The "east" faces actually faces SE. The route is located just around the corner to the east of the Underhill ridge. For those trying to do the route in a day, the best approach may be up Teepe glacier -- see Ortenburger for details. The approach from Lower Saddle is as for Lower Exum, Petzoldt and Underhill. From Lower Saddle hike up the Owens Spaulding trail for about 10 minutes until a faint trail branches off to the right; this trail is hard to find in the dark so either wait until it is light enough to see or scout out the turnoff before hand. Follow this trail past the Exum, Petzoldt and Underhill ridges and across the bottom of the Stetner Couloir (no snow in mid July) to Teepe Col. From the col, descend trending left for ~ 200' on rubble to a low angle ridge; in mid July we were just able to skirt a frozen snowfield which could have been problematic a couple of weeks earlier. From the low angle ridge, walk up right/North to a ledge system, passing a large L-facing corner until below large ~150' long R-facing corner. BEF1 starts about 20' left and 20' above this point. From the low angle ridge to the start takes about five minutes; LS to the start took us about 75 minutes. The climb starts at a series of cracks in a short, ill-defined r-facing corner just left of a prominent roof. 20' of 5.5ish scrambling is between the end of the walking and the start of the climbing proper.

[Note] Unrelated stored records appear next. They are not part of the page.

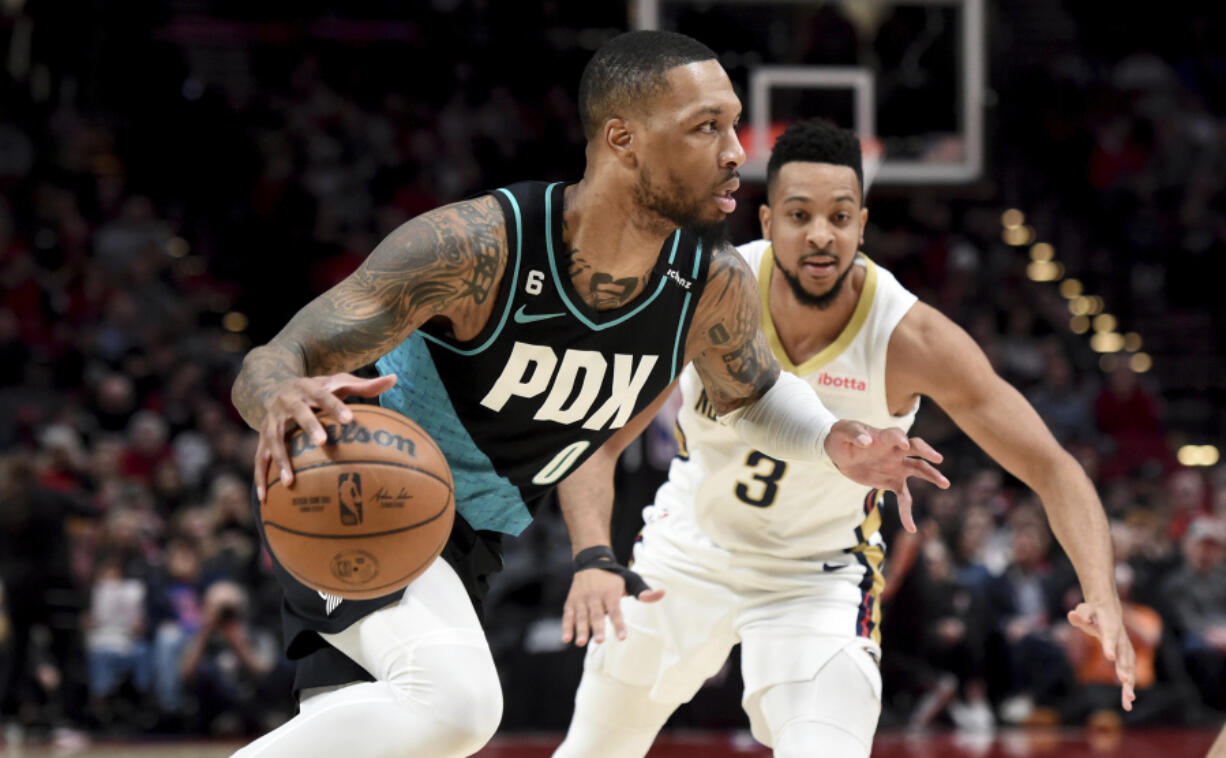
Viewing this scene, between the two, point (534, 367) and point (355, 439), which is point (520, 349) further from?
point (355, 439)

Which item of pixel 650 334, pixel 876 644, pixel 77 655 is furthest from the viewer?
pixel 77 655

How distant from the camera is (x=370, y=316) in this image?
3174mm

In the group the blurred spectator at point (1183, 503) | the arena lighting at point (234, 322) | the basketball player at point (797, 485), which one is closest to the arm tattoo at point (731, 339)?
the basketball player at point (797, 485)

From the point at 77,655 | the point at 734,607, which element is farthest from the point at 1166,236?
the point at 734,607

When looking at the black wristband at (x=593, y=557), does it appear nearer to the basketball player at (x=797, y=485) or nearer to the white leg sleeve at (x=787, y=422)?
the basketball player at (x=797, y=485)

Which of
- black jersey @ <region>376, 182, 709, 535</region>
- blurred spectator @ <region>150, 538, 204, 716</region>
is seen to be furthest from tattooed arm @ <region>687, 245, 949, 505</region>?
blurred spectator @ <region>150, 538, 204, 716</region>

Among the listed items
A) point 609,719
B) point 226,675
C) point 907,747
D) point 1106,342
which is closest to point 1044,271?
point 1106,342

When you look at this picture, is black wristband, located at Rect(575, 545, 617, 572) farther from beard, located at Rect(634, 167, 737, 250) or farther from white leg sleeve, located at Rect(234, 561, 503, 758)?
beard, located at Rect(634, 167, 737, 250)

Doing this route from Lower Saddle in mid July we did not take, nor ever feel we needed, ice axe and crampons.
We took the following rack but did not place many of the pieces:
2 & 3 RP; 2 ea 1-4 Rock; 5-8 Rock; green, yellow and red Alien; .3 - #4 Camalot with 2 ea #1 & #2; 1.5 & 2 Friend; the four smallest Tricams.
If I did the route again, I would take 1 each of: 1-8 Rock; green, yellow and red Alien; .5 - #3 Camalot; four smallest Tricams. However, many people will feel more comfortable in the OW with a 4" piece.

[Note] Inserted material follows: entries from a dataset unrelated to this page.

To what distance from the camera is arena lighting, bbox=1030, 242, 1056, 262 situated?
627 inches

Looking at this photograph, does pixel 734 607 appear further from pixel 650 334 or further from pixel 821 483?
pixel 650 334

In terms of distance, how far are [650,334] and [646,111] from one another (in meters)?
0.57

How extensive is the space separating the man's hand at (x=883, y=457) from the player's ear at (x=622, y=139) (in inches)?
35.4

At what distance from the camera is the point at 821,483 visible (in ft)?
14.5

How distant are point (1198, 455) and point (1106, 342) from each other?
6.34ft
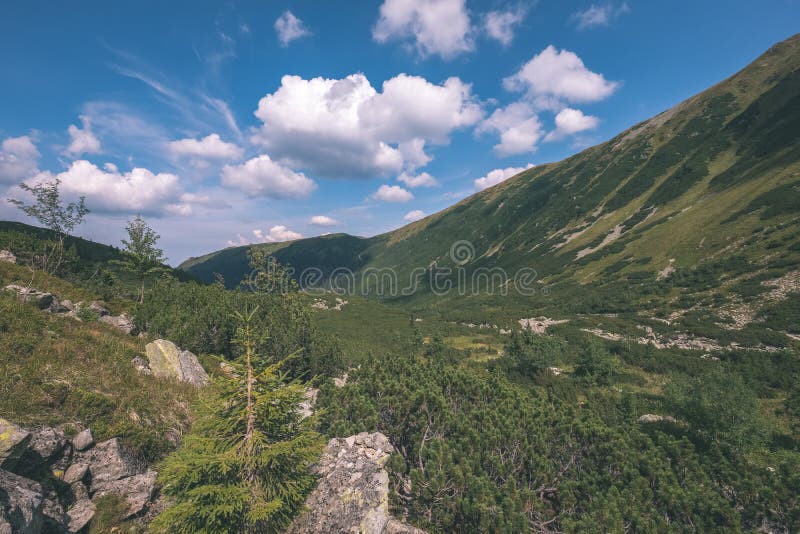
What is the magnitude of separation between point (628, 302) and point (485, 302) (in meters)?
33.0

Rob Springer high on the SE slopes of the Grand Te...
From the belay above the 5.9 pitch.
BETA PHOTO: Beyer East Face
Below the 5.7 'flake' pitch.
BETA PHOTO: Pitch 2 splitter.
best fist crack in the Teton's
|By Nick Stayner|
From: The Magic City
Jul 16, 2007
David's description is good. Pitches 3 & 4 as he describes them can be linked with a 70m, as can 5 & 6.

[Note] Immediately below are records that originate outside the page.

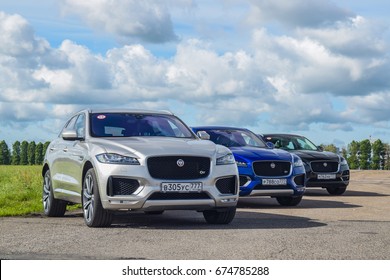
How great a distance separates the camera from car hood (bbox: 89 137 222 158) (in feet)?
34.2

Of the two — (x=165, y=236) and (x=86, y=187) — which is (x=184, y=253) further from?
(x=86, y=187)

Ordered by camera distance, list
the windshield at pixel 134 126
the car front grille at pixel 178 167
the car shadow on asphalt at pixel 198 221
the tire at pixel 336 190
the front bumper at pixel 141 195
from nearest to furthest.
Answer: the front bumper at pixel 141 195
the car front grille at pixel 178 167
the car shadow on asphalt at pixel 198 221
the windshield at pixel 134 126
the tire at pixel 336 190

As of 7/8/07, no ice axe was needed for the approach, route, or descent.
|By Eric Goltz|
From: Boulder, CO
Jul 30, 2007
This is an excellent route, although there are some dirty sections. As always, beware of loose rocks and flakes, I dislodged a cannonball on the 'flake' pitch. I got the impression that the route isn't done often; there's only 1 piece of fixed gear (pin) on the route, on the last pitch. I recommend bringing a #4 Camalot. Although the offwidth section is easy, there isn't really any alternative gear. Don't expect to wait in line for this route, you'll be alone until you get to the rap station on top!
Jul 16, 2012
anybody want to meet up to do this route July 28thish?
Aug 22, 2012
This is a spectacular route. As we watched countless parties head up the south face routes, we enjoyed this climb to ourselves. Solid and well protected the whole way up. If anybody does the route this year, I left a watch at the bottom of the 4th "open book" pitch. Would love to get it back if anyone happens upon it.
|By Stan Pitcher|
From: SLC, UT
Sep 3, 2013
This is a good description that I should have read closer concerning the start. Don't make the same mistake I did and begin traverse left too early! If you do it right, the hard moves are well protected. We approached from Moraine camp and up moraine left of Teepe glacier. Loose but pretty easy and no snow to cross late summer. Took us 1.5 hours. As for gear, we took nuts, single set of cams to #2 bd, 3 3's, 1 #3.5, and 1 #4 and all was used.